Yorgun bedenim pencereden dışarı bakarken, gökyüzünden süzülen yağmurlar kadar ıslaktı gözpınarlarım...

Yağmur suları caddeleri yıkarken pür telaş... Benim de yüreğim yıkanıyordu sanki. Bunca yıl yaşanmışlık, sevgiye hasret yıllarımı geri getiremiyordu.

Bir tutam sevgi... Çok mu şey istemiştim ki; anne sevgisi, baba, kardeş, eş, evlat, arkadaş, sevgili, dost sevgisi derken neden ben hala bir tutam sevgiyi bulamamıştım. Karşılık beklenilmeden, aradığında yanı başında bulunan, yüreği sadece senin için çarpan, sana kırılacak eşya gibi davranmayı bilebilecek, bulunduğum cam kavanozun içinden bir çırpıda çıkaracak sevgi dolu bir el... Oysa bu eli tutabilmek için yıllardır ellerim havada ve sımsıcak bekliyor...
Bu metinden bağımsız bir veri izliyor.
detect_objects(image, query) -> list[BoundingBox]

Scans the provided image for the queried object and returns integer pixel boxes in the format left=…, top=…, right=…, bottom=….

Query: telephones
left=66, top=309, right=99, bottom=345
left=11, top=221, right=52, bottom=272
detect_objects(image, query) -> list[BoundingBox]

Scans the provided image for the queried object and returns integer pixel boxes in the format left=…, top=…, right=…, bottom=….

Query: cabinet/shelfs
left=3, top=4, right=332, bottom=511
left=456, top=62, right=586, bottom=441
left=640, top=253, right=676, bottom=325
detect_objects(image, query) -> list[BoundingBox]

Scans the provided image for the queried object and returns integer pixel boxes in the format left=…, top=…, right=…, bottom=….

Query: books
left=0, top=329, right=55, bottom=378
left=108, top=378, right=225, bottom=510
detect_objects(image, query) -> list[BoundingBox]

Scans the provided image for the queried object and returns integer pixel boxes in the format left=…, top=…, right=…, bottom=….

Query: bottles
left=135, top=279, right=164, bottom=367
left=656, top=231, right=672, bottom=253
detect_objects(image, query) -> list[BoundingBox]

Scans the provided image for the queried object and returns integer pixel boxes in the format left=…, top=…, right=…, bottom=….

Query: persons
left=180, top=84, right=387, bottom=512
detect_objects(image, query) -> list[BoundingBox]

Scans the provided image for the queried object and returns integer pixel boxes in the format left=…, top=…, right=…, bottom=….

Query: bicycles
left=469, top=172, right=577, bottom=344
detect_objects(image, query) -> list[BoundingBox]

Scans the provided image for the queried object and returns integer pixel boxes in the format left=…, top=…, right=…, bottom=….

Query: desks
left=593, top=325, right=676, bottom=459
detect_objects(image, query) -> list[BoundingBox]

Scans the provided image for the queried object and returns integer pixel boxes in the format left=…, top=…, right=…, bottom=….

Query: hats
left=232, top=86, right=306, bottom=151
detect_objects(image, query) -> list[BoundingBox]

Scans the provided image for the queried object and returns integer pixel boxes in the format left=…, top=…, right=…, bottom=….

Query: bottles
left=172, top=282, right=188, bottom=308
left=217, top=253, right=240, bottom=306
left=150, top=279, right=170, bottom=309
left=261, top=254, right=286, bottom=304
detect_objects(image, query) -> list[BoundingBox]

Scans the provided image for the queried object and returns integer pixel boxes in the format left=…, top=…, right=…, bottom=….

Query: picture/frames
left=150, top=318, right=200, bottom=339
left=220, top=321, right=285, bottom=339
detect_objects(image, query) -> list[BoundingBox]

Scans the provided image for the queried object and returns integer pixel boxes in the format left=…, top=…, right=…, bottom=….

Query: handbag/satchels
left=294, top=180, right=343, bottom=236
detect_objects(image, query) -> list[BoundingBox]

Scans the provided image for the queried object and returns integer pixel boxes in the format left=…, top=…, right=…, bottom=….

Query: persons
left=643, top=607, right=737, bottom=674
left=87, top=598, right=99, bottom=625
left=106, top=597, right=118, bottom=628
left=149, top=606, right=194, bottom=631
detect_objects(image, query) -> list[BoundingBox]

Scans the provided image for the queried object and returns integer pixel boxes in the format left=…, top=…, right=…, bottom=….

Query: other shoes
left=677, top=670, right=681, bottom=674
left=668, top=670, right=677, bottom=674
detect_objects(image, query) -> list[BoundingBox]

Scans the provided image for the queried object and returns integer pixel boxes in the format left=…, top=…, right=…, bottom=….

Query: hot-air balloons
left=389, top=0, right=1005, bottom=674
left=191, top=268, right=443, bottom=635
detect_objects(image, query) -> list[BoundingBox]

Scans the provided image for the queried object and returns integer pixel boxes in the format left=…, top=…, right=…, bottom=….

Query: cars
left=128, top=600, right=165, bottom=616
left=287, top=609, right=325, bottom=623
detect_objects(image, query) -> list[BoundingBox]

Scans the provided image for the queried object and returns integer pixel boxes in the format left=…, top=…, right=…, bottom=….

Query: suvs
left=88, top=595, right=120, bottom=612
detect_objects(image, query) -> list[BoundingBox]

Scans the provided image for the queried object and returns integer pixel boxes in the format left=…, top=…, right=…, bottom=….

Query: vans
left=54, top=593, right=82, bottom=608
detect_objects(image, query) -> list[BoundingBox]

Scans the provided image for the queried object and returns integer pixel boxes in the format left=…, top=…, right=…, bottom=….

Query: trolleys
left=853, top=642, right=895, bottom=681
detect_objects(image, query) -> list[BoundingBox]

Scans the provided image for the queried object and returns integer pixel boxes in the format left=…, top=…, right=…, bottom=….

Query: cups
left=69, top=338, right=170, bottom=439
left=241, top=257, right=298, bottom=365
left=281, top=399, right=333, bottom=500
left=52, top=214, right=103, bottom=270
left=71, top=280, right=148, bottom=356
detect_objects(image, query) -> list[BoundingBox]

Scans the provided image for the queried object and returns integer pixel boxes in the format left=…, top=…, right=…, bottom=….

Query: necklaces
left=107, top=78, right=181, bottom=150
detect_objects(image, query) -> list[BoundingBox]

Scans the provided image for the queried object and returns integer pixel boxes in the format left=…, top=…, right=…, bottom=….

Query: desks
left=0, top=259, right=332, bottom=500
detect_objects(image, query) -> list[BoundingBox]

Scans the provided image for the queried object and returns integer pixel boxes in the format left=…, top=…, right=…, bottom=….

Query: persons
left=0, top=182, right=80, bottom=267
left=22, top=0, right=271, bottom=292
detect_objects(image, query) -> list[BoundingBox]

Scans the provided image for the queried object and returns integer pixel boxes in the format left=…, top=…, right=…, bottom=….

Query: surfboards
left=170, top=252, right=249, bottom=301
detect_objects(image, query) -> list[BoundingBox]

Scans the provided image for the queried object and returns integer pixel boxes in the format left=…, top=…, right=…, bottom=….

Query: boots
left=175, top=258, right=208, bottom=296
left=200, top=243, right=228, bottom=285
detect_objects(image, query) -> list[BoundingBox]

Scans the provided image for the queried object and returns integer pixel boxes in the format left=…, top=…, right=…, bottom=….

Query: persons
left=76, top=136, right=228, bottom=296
Ömrümün son yıllarını yaşadığım, hazan yapraklarından savrulan, sararan, uçuşan, toprakla kaynaşıp yok olan narin yapraklar gibiyim. Başıboş, yapayalnız, karşıma çıkan engellere acımasızca vurarak, başımı döndürerek gidiyorum.

Yorgun bedenim, genç ruhumun peşinde koşmaktan çok yoruldu. Onun kalp atışlarına, heyecanına, enerjisine, beklentilerine yetişemiyor artık...
İnsanlara olan güvenimi yitireli yıllar oluyor. Her atılan adımda geri adım atmaktan hayal avizemin ışıkları teker teker söndü.

Bir tutam sevgi... Derken çok şey mi istemiştim?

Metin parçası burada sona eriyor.